I didn't want her to be dumb. But sometimes she felt too naive to be realistic-- or maybe just too naive for me to like her tons. Or maybe I was underestimating her.

I think the book was beautifully written, and beautifully bizarre. I also think it was too long. I got restless somewhere in the middle, and I don't think it was just wanting to get out of the horrible brightness and ice and snow. I think I was legitimately bored.

I lovedlovedloved Sym's relationship with Captain Oates. What a magnificent and refreshing twist that was. Completely believable and understandable, in my opinion.

(And I also thought Uncle Victor was a molester at the beginning. What a creepoid he was, ugh.)

So, to sum up my reaction in one word: ambivalence. But I'm glad I read it, and I'd like to read more of her stuff. That lady can write. If anyone can recommend anything in particular, please let me know!

Julie said...

I really enjoyed reading this book, although I didn't always like it, as both Kristin and Amanda have indicated. You both described Sym perfectly - sometimes she seemed way too naive or oblivious - she was a little slow picking up on the whole blowing up the plane/drugging everyone's tea, too. (And the fact that Victor stole her mom's passport didn't make her seek out the police immediately - what the heck.) Yet she didn't appear to be blindly believing in Victor, either, so I never got the sense that she was blinded by affection or hero worship. I also thought Victor was almost too crazy to be taken as a threat - when the whole hollow sphere thing came out I was like, come on, really? Especially when we find out he was experimenting on Sym when she was little - the nuttiness of the hollow sphere undercut Victor as a villain for me, although there's no denying the damage he did.

The writing was amazing throughout - I had to put it down several times because I was too caught up in the expansive claustrophobia of Antarctica. I couldn't believe in the author afterward that she's never actually been to Antarctica.
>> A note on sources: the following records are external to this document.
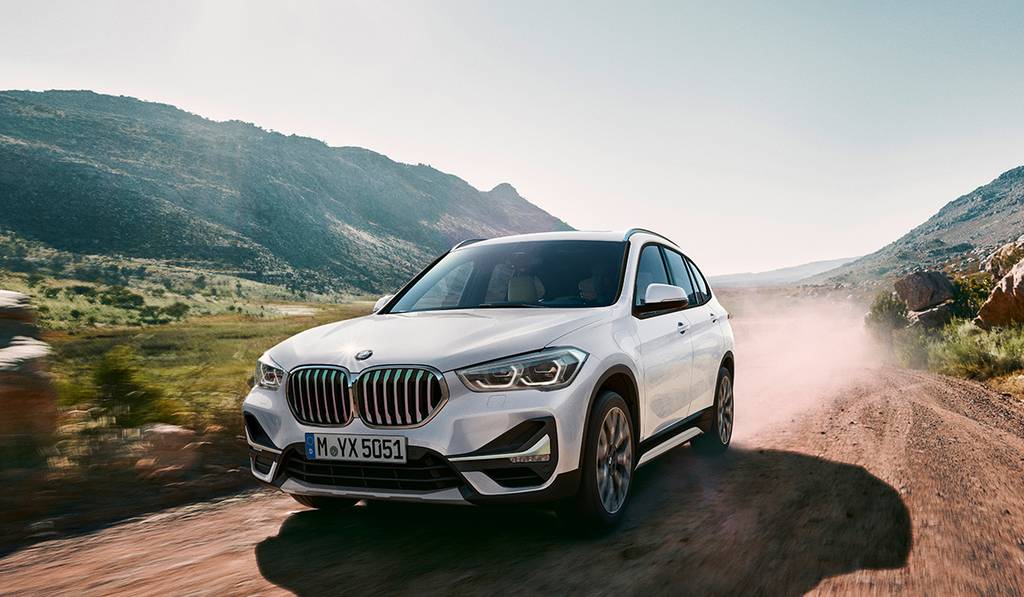 BMW X1 xDrive25e xLine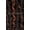 HT CINNAMON, variant on Freetress Synthetic Crochet Pre-Looped Braid - 3X REBEL BOHO BRAID 12"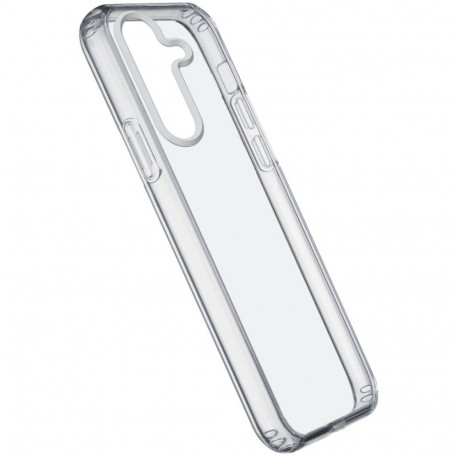 Mobiili tagakaas Cellular Line Galaxy S25 Clear Duo, läbipaistev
So in the end I'm glad I read it - the images of the cold still get to me (perhaps an effect of subzero temps where I live - yuck). I also loved the Sym/Oates relationship - that was by far my favorite part. It was handled perfectly - believable and intriguing without making Sym seem like she was losing a grip on reality, which is how it might sound if you were describing it to someone. It was a great way to explore Sym's wounds and the ways she was healing.

kristin said...

Julie, you verbalized my feelings about the Sym/Oates relationship, too, and you helped me to realize that whatever fondness I developed for Sym came from the humanity she showed in that relationship. I couldn't help liking Sym-- even though she frustrated me-- because I liked that she liked Oates; and I liked that Oates liked her and helped her; and I liked Oates, period, both as a person and a concept. I also understood the type of loneliness that causes someone to create that kind of friend. I really loved the Oates thing!

Jess said...

I agree about the quality of the writing and Sym's relationship with Oates (so well done!). I ALSO felt frustrated...both with Sym and how slowly the book seemed to move in the middle. It took me a long time to get through this one, but there were definitely things I liked about it.

Marie Abigail said...

What had happen to Sigurd and Sym toards the end when they were by the fire?